Rumori che facevano paura, che facevano immaginare cosa succedeva di là. La sua mamma che piangeva.
Voleva raccontare tutto questo Tommaso alla psicologa, nominata dal giudice del tribunale, che stava dietro lo specchio. Ma era strano, perché lei non glielo lasciava proprio fare. Ogni volta che l’argomento diventava quello, lei interveniva e non lo lasciava parlare. Una, due, tre, quattro volte.

Alla fine, Tommaso ha rinunciato.
Ha rinunciato ed è tornato a casa, più triste di prima, con nel cuore la disperazione di chi ormai sa che nessuno farà mai nulla, che nessuno farà mai niente per quella cosa sbagliata, che nessuno lo ascolterà mai.

Quella stessa psicologa consulente del tribunale scrisse che “non aveva ritenuto di fare delle domande al ragazzo sul tema della violenza”.
I genitori di Tommaso non si potevano incontrare, perché la madre era protetta da un’ordinanza restrittiva che impediva all’uomo violento, con cui era stata, di avvicinarsi a meno di 400 m di distanza.
Ma la psicologa diceva che la paura, lei, se la doveva far passare. E quando lo diceva era severa. A un certo punto cominciò a dire anche che il Giudice (Civile) l’aveva autorizzata a contravvenire alle misure di sicurezza (stabilite dal Giudice Penale).
Strano! Lo disse a noi consulenti a voce, ce lo scrisse in una mail. Lo disse, lo scrisse, eppure era falso. Non le credetti e dissi alla mia cliente di non muoversi da casa. Delle cose incredibili che ho visto fare e sentito dire da quella collega se ne occuperà l’Ordine.

Ma quale motivazione l’animava? Per quale motivo una collega deve arrivare a mentire? Perché battersi a favore di chi esercita violenza, impegnarsi per umiliare le vittime? Sembra la storia di un eroe al contrario, di un’anima persa, oscura.
E poi, i concetti che usava e che ho preso immediatamente in antipatia. Collaborazione, genitore naturale, bigenitorialità, rischio di alienazione. Non ha mai usato la parola violenza.
Un arsenale già evidentemente collaudato, fatto di concetti mal interpretati ma forti e consolidati.
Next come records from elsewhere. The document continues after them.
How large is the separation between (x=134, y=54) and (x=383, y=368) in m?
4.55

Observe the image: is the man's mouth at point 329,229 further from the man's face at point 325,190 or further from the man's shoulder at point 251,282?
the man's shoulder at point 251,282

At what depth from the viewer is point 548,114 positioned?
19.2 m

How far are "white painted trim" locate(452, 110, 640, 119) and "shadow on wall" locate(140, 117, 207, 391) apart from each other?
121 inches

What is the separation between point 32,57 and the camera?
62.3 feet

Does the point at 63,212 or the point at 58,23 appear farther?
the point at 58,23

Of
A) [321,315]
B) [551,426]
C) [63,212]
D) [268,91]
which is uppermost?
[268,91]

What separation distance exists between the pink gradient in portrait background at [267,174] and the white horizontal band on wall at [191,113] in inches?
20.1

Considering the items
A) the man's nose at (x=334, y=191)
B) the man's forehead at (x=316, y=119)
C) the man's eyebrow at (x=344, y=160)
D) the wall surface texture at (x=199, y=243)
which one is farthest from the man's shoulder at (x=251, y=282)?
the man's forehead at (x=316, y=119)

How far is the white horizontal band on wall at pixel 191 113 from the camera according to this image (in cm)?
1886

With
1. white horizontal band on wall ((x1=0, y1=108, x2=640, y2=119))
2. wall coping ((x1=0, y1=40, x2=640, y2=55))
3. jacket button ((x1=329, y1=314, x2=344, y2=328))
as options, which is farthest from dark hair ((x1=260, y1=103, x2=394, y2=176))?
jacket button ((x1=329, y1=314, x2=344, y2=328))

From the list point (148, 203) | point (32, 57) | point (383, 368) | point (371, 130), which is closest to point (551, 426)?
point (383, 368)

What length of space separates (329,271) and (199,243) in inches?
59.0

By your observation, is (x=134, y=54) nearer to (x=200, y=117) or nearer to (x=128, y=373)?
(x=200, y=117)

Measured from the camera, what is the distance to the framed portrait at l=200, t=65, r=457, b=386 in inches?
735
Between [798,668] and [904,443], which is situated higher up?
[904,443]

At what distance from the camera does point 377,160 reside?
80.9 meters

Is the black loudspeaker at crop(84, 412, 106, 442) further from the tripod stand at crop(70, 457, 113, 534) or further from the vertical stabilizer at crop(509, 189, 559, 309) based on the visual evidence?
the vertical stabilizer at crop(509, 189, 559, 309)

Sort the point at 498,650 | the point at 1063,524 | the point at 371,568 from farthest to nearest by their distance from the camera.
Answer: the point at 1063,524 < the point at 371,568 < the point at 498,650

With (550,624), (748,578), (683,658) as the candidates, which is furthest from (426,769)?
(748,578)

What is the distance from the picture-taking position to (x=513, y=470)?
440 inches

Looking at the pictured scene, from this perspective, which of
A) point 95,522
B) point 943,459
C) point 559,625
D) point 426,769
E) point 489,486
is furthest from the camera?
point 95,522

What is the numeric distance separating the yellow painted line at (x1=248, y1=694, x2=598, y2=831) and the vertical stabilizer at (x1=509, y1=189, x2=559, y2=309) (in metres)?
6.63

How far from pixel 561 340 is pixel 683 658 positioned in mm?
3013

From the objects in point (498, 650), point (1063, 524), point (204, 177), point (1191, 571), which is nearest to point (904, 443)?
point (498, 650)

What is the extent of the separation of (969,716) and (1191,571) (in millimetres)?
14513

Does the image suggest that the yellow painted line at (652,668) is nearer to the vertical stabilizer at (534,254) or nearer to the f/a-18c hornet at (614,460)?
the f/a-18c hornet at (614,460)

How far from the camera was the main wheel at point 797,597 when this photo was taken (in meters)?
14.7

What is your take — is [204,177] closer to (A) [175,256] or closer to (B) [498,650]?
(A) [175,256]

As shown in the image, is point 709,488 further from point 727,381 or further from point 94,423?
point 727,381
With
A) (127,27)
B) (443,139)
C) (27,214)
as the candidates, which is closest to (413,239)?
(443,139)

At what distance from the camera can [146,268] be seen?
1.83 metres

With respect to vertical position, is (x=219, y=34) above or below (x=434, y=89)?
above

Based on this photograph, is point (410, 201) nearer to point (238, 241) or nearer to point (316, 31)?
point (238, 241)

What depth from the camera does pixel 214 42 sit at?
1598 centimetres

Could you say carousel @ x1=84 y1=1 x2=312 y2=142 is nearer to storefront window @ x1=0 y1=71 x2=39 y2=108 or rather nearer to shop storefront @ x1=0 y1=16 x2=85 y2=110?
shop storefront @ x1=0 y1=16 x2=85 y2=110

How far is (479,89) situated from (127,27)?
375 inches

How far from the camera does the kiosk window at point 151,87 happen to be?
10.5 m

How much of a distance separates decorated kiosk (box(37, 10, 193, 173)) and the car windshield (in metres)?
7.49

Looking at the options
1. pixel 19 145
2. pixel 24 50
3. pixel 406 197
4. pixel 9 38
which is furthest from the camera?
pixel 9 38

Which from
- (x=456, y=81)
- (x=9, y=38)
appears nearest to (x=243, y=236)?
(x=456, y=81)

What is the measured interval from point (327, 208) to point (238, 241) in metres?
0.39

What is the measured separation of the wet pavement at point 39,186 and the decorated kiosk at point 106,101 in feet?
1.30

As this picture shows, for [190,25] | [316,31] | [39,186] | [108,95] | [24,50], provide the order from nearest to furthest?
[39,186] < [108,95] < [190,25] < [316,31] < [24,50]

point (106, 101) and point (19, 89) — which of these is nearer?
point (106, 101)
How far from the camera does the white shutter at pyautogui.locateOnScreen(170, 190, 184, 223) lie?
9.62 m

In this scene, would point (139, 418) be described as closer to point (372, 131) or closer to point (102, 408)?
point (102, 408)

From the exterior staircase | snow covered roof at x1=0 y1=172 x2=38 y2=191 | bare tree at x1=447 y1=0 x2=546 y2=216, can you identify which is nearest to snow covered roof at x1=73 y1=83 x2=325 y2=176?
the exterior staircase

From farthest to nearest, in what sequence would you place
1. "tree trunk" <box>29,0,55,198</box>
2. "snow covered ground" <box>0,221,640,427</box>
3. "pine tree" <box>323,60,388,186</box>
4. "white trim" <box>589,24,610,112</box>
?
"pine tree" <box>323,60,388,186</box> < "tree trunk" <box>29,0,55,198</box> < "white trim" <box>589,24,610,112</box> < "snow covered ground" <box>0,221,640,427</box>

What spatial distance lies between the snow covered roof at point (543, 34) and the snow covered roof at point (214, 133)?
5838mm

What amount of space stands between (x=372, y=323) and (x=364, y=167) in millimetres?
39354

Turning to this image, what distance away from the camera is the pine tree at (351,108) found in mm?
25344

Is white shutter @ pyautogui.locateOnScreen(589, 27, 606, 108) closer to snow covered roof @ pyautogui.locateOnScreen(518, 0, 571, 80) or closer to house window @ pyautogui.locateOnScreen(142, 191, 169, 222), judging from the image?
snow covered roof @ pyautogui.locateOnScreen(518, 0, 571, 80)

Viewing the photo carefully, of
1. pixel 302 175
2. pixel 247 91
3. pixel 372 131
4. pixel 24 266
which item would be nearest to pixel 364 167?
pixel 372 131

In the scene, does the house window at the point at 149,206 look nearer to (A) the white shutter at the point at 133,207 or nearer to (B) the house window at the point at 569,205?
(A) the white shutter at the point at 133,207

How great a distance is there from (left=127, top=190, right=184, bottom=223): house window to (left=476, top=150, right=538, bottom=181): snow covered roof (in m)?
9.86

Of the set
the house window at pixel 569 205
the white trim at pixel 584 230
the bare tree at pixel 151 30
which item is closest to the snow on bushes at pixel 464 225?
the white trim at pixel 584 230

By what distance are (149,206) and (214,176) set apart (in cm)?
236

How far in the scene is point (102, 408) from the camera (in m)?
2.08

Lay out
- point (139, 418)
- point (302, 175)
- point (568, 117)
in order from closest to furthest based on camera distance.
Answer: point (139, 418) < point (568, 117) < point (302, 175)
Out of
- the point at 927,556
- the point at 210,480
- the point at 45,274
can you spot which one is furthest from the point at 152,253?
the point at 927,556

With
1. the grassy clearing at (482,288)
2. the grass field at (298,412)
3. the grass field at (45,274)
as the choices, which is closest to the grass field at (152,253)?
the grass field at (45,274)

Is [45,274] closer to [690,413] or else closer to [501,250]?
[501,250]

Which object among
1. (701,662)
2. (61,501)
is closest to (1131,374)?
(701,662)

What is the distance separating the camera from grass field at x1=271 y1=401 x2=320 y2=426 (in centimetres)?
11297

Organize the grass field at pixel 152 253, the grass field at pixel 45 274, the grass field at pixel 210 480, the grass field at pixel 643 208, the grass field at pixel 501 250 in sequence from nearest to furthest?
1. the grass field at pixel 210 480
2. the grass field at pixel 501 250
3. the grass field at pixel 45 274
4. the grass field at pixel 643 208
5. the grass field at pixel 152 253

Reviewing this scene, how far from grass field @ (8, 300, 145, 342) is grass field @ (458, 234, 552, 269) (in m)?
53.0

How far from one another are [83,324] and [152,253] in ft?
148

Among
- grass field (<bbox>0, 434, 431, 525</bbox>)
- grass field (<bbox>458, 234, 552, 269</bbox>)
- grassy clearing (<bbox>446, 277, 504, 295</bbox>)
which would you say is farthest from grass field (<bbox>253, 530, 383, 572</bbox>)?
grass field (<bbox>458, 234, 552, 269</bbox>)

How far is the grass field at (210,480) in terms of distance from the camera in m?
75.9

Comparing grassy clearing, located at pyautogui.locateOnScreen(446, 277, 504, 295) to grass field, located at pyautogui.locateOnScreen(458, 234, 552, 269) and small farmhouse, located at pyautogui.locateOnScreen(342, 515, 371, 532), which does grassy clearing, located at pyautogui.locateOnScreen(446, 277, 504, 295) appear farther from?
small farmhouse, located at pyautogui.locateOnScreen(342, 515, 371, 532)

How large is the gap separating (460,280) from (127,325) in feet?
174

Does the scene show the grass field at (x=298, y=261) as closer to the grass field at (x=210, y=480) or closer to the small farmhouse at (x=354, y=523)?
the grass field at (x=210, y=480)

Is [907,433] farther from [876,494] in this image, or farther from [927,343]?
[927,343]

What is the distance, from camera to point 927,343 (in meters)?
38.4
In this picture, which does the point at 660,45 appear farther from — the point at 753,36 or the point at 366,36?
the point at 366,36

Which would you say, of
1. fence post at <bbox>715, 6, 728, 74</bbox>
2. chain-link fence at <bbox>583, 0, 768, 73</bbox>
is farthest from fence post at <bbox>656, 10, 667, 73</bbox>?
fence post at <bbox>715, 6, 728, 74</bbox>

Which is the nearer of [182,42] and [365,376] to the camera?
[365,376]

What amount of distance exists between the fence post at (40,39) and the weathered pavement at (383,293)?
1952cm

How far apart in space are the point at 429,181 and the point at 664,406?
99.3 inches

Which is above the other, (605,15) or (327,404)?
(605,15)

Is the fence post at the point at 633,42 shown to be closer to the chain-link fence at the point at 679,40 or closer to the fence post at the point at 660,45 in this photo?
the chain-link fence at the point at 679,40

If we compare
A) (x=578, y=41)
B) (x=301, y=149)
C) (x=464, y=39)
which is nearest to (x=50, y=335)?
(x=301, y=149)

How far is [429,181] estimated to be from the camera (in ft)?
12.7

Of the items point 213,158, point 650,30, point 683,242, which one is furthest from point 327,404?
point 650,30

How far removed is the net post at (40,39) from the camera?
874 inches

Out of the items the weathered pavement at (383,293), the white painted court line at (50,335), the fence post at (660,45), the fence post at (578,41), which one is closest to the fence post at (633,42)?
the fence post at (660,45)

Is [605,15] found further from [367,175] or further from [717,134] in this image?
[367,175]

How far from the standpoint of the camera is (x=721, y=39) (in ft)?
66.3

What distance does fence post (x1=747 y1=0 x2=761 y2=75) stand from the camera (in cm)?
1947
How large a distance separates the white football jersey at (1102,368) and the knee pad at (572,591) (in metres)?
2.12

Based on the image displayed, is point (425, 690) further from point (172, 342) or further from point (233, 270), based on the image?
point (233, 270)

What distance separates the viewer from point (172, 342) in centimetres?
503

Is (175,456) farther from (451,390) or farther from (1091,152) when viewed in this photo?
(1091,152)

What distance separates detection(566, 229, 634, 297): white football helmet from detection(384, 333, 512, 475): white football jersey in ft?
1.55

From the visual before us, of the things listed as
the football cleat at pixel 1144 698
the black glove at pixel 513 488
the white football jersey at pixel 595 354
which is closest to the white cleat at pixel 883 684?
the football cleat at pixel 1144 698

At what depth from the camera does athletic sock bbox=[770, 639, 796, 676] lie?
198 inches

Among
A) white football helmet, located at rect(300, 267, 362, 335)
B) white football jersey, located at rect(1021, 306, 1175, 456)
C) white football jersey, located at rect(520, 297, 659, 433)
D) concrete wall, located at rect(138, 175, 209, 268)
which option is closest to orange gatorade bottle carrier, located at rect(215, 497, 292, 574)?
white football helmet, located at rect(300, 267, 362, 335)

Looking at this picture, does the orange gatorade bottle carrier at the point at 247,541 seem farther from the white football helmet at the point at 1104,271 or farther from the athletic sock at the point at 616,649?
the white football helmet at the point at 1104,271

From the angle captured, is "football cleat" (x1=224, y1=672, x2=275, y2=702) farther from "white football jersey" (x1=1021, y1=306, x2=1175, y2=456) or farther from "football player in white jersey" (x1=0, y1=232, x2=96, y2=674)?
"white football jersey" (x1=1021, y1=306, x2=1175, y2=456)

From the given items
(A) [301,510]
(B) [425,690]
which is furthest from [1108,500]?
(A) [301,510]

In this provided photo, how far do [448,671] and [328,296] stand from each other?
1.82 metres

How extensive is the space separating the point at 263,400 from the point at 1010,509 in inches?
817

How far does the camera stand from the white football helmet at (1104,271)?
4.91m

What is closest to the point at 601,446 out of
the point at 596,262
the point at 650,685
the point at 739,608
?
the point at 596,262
Nell’arsenale di questa psicologa mauvais c’è, sicuramente, anche il costrutto dell’alienazione.
Un concetto figlio di un oscuro psichiatra che morì suicida, certamente immerso nel pragmatismo americano degli anni 80 e forse nelle proprie personali frustrazioni.
Richard Gardner ebbe la ventura di osservare un fenomeno che, complice l’aumento delle separazioni, si osserverà, da allora a oggi, sempre più spesso. Nota che, in alcuni casi in cui una coppia con figli decide di separarsi, in una condizione di grande conflittualità, può accadere che un figlio rifiuti categoricamente di incontrare un genitore: di solito quello con cui ha il rapporto meno frequente, che, negli anni ’80, era quasi sempre il padre.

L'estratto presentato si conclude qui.